Yes you check residual. Make sure their digesting the contents. Just a small pullback.

To me it feels like you have some resentment towards training new nurses. Are you assuming some new grads are judging you by your title? It's probably not the case. Being new is scary and intimidating. You appreciate the experienced nurses no matter what their degree. Make sure your not reading into things too much. It's not about proving who's right and who's wrong, it's about safety. Pull up the policies and procedures for her.

In my eyes the best nurses are the ones with work experience, the title is just that. Think of all the lives you have changed and are changing by sharing your knowlege. It can be frustrating I'm sure, lol, but know that you wouldn't be teaching them if you werent a expert.

This is wayyy off base.

Specializes in Surgical, Home Infusions, HVU, PCU, Neuro.
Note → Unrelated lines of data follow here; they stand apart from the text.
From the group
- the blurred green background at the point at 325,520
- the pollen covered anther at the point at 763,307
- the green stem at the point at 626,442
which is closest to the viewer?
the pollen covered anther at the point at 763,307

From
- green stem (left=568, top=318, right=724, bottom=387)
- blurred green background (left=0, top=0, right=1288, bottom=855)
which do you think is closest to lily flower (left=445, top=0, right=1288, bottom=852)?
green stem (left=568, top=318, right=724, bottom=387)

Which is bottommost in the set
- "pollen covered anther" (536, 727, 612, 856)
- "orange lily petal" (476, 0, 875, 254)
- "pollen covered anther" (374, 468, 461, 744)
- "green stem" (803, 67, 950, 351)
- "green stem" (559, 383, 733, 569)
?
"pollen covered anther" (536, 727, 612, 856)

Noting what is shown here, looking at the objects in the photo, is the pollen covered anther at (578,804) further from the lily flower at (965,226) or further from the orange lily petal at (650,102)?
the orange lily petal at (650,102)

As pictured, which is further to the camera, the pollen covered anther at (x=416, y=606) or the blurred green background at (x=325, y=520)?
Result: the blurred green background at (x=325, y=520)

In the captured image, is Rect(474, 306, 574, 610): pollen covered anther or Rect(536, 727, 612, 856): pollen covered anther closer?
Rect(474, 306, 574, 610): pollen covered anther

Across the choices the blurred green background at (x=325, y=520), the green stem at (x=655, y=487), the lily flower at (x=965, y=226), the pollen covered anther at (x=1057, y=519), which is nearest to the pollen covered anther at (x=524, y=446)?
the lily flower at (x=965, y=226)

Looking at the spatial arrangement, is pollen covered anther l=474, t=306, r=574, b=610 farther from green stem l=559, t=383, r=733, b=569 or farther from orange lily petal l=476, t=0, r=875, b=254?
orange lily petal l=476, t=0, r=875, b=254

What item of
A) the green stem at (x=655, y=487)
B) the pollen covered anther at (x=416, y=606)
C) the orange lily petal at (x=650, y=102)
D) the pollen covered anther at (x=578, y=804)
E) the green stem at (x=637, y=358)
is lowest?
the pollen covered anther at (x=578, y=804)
It is NOT necessary to check residuals on postpyloric feeding tubes (nasoduodenal, nasojejunal,

or jejunostomy tubes). Residuals are checking the content remaining in the stomach. Jejunostomy tubes are placed past the stomach and into the small intestines. Placement should be checked weekly, or according to your facilities policy, there is a balloon that is filled that keeps the j tube in position, this balloon is similar to a Foley balloon. For more clarification you could always ask the patients doctor on how to proceed with the patients that have j tubes.

The patient would need more than a pacemaker for asystole. A pacemaker mimics the natural pacemaker of the heart. Pacemakers are used in patients with symptomatic bradycardia, and can be used to help with heart failure. The specific function the pacemaker does depends on whether it is a single, dual or biventricular pacemaker.